Lenovo Group Limited  vs.  Stratasys

 Performance 
       Timeline  
Lenovo Group Limited 

Risk-Adjusted Performance

0 of 100

 
Weak
 
Strong
Very Weak
Over the last 90 days Lenovo Group Limited has generated negative risk-adjusted returns adding no value to investors with long positions. Despite nearly stable basic indicators, Lenovo Group is not utilizing all of its potentials. The current stock price disturbance, may contribute to mid-run losses for the stockholders.
Stratasys 

Risk-Adjusted Performance

10 of 100

 
Weak
 
Strong
OK
Compared to the overall equity markets, risk-adjusted returns on investments in Stratasys are ranked lower than 10 (%) of all global equities and portfolios over the last 90 days. Despite nearly fragile basic indicators, Stratasys reported solid returns over the last few months and may actually be approaching a breakup point.
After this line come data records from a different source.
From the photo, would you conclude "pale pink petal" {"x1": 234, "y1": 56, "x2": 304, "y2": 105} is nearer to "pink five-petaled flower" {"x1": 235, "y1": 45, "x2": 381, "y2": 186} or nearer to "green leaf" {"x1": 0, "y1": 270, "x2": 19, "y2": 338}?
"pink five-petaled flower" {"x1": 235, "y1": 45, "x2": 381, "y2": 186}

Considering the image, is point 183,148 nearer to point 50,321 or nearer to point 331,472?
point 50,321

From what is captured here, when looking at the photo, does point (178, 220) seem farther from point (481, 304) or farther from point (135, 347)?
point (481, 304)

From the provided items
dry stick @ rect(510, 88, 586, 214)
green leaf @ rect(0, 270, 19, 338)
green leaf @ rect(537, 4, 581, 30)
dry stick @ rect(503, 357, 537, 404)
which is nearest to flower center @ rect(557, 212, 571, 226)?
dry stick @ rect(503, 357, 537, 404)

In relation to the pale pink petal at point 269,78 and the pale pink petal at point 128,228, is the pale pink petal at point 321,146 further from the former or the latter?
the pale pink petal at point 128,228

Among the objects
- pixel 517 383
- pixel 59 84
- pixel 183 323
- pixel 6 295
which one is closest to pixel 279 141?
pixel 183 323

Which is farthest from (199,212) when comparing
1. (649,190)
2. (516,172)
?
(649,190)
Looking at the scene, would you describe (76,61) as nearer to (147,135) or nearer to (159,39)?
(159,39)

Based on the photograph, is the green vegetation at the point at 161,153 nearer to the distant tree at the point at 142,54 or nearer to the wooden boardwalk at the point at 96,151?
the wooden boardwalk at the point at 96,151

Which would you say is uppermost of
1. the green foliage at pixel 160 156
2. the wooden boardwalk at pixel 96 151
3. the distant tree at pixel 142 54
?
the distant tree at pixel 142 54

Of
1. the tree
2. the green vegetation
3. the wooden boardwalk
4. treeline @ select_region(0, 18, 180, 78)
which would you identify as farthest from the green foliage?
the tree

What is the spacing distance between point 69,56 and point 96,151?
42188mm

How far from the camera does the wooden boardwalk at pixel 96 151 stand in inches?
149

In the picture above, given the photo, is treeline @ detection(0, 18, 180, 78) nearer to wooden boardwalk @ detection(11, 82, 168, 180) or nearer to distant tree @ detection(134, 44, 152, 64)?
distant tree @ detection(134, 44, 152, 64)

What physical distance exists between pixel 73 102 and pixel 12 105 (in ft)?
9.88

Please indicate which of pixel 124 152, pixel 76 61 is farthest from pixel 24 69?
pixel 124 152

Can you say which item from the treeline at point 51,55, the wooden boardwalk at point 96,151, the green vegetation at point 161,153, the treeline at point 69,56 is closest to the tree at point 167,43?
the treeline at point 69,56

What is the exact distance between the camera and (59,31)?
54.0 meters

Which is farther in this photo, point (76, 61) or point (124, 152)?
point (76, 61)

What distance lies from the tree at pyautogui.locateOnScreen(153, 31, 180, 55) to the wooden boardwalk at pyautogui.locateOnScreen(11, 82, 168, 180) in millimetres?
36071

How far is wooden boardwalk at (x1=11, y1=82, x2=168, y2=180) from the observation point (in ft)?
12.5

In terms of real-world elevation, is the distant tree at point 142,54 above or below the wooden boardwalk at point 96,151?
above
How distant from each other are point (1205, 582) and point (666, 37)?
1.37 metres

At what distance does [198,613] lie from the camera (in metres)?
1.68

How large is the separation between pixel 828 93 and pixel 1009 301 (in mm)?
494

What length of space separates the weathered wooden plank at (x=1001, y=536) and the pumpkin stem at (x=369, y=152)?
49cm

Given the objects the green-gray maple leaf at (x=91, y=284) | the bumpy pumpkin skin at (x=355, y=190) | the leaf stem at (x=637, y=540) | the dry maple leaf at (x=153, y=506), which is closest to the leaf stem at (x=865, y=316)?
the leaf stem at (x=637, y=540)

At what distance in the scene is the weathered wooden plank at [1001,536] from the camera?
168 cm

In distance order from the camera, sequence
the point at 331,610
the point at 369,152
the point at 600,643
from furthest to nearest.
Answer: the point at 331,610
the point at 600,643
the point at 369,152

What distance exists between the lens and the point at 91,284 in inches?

Lenovo Group and Stratasys Volatility Contrast

   Predicted Return Density   
       Returns  

Pair Trading with Lenovo Group and Stratasys

The main advantage of trading using opposite Lenovo Group and Stratasys positions is that it hedges away some unsystematic risk. Because of two separate transactions, even if Lenovo Group position performs unexpectedly, Stratasys can make up some of the losses. Pair trading also minimizes risk from directional movements in the market. For example, if an entire industry or sector drops because of unexpected headlines, the short position in Stratasys will offset losses from the drop in Stratasys' long position.
The idea behind Lenovo Group Limited and Stratasys pairs trading is to make the combined position market-neutral, meaning the overall market's direction will not affect its win or loss (or potential downside or upside). This can be achieved by designing a pairs trade with two highly correlated stocks or equities that operate in a similar space or sector, making it possible to obtain profits through simple and relatively low-risk investment.
Check out your portfolio center.
Note that this page's information should be used as a complementary analysis to find the right mix of equity instruments to add to your existing portfolios or create a brand new portfolio. You can also try the Portfolio Dashboard module to portfolio dashboard that provides centralized access to all your investments.

Other Complementary Tools

Equity Valuation
Check real value of public entities based on technical and fundamental data
Risk-Return Analysis
View associations between returns expected from investment and the risk you assume
Investing Opportunities
Build portfolios using our predefined set of ideas and optimize them against your investing preferences
ETFs
Find actively traded Exchange Traded Funds (ETF) from around the world
Stock Screener
Find equities using a custom stock filter or screen asymmetry in trading patterns, price, volume, or investment outlook.